Kill Points vs Victory Points & alternative tournament winning conditions

This post is inspired by the below e-mail from Foh. Whilst there are other e-mails before this which need to be answered I thought I'd post this now because of the recent discussion about such concepts in relation to the recent completion of the NOVA Open. Don't worry, your e-mails will be answered shortly! The email is below in italics with my thoughts below.

“hi there!

i have been lurking YTTH and 3++ for some time now and learned a lot. a big thx to everyone that puts effort into educating the 40k community! :)

when i read about the nova open at dakka (the dash vs stelek match caught my interest) i discovered a discussion about KP vs VP. i can understand both sides of the argument. i looked up YTTH for that matter and found that stellie is not a fan of KP. he had some good arguments. another thing is there are often additional objectives in tournaments like "hold" tablequarters", "kill troops", whatever...i am more of a core rule purist... i prefer to stick to the missions in the rulebook for competetive play because they are the official ones. no question: the more different stuff to play in fun games the better! but when it comes to hard-fought fights for the win i'd prefer simple well known missions, the ones in the core rules. they may not be optimal but they are known to everyone and everyone played them before.

my question is what's the 3++crew's opinion on this matter? should TOs create their own missions to try to improve the game or change it a bit to their own likes? is it just another point to prove that you are good at 40k when you can adjust your army and strategy to new missions? does such a changing mission environment water down the comparability of events and put players at a disadvantage that cannot affort to adjust their army often to best fit the environment they will play in next?

greetings from germany,

Hey foh, lurk less and post more! I skimmed the Dakka post and I recall Stelek’s post from last year. I’ll give you my thoughts first and then we’ll open up the discussion for everyone else. I firstly agree with you and some of the posters on Dakka that stripping things like KP or making odd missions is not 40k.
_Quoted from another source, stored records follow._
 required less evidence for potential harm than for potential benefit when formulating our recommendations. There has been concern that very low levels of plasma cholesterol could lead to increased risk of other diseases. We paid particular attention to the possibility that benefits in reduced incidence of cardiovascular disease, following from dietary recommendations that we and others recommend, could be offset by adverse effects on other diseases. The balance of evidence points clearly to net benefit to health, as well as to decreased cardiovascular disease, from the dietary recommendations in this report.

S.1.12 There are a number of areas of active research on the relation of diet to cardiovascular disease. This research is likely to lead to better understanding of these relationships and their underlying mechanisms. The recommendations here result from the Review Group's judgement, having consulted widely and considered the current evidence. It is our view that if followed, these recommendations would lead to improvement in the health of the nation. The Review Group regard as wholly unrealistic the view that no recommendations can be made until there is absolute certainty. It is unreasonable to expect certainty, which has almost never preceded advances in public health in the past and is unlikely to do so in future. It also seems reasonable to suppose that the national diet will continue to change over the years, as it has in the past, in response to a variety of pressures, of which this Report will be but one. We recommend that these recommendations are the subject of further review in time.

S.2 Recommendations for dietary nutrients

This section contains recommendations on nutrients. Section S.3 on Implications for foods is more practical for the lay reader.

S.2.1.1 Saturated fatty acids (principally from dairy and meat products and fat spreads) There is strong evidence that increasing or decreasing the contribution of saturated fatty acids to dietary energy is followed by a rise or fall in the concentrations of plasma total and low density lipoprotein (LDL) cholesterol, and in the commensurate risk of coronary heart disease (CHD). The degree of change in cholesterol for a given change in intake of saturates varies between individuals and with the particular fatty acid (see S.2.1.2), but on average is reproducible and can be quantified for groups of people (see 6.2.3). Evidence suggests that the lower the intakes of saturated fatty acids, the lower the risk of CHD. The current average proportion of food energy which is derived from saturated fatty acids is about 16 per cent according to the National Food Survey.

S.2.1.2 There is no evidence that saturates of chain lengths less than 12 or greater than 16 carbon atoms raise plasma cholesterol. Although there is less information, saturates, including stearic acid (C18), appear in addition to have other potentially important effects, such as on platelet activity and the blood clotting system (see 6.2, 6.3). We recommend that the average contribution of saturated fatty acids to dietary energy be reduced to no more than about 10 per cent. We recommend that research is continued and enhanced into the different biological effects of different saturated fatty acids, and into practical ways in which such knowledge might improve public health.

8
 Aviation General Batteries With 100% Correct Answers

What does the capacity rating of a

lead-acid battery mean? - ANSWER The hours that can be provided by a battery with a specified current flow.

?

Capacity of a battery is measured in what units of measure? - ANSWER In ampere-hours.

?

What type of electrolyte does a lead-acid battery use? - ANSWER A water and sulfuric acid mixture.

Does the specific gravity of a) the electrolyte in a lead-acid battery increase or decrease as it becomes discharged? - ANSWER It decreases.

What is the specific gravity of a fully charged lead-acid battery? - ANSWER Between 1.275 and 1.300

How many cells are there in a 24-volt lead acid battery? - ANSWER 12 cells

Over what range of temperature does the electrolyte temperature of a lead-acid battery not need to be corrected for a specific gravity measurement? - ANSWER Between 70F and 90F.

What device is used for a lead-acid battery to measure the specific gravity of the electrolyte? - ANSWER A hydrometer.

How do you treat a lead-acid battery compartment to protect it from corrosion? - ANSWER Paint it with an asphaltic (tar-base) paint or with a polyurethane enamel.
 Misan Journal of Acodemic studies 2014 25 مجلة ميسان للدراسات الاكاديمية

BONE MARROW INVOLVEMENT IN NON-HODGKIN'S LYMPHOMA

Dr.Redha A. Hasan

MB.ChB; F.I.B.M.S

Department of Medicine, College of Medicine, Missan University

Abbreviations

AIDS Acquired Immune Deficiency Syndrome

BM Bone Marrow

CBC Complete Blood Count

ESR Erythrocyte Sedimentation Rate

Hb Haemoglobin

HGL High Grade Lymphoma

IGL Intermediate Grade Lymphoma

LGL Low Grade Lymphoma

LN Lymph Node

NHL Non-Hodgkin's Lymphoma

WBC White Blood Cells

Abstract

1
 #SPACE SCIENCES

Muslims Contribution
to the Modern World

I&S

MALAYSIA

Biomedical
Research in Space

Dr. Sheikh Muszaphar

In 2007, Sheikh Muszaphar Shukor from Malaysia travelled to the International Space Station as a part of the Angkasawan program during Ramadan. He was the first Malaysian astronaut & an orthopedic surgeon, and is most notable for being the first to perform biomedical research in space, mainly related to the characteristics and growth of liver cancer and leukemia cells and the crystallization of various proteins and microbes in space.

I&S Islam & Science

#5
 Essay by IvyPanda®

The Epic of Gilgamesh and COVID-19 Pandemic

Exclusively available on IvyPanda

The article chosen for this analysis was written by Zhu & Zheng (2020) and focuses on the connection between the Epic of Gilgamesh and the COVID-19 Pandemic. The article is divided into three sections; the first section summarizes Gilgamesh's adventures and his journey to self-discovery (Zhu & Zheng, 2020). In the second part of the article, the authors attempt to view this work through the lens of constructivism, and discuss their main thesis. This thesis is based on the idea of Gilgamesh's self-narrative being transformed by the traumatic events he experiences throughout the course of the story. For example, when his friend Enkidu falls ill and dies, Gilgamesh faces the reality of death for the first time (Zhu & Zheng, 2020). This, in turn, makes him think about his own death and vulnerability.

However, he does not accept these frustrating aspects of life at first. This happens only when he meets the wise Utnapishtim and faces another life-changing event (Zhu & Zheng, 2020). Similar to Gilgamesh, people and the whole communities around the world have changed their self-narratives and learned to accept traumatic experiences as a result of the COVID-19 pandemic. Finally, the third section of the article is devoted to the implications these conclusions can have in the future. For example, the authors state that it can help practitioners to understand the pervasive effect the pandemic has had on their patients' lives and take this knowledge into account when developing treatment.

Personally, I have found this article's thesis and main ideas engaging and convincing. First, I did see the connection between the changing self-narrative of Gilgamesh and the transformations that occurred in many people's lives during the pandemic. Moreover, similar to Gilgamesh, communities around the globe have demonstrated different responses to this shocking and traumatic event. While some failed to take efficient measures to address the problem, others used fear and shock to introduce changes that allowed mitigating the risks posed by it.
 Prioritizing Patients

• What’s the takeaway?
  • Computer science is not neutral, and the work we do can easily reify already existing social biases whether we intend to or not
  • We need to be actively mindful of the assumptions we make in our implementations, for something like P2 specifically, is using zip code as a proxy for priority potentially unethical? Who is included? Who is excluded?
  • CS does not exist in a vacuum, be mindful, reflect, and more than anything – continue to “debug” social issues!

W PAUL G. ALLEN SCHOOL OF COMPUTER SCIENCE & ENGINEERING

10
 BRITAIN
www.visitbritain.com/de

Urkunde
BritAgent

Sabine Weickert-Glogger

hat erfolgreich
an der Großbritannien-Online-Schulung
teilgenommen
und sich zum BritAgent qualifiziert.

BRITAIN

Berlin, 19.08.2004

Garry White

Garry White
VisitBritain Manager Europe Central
This is the exact same reasoning for why comp is bad, especially since GW has put out a very balanced system of late with 5th edition + new books. However, in regards directly to the NOVA Open, Mike’s missions were play-tested extensively. I think the organisers racked up over 1000 test games and from the success of NOVA, I’m going to say they balanced this well and kudos to them. The biggest problem with making your own missions is this kind of effort is rare and so the missions are often not balanced or don’t focus on 5th edition concepts. Mike’s missions were tested, were balanced from what I can see and did highlight 5th edition elements of mobility, Troops, objectives, midfield, etc. Mike’s missions weren’t overly complex either. I’m not too familiar with them but looking at the missions from some of the BoLS tournaments and the recent Lords of Terra, some of the missions are overly complex and/or introduce new factors into the game (I.e. secret orders). Tournament missions aren’t there to trick you or surprise you or test your adaptability, that’s your opponent’s job. Tournament missions are to separate winners and losers whilst hopefully adding a bit of balanced spice to the game.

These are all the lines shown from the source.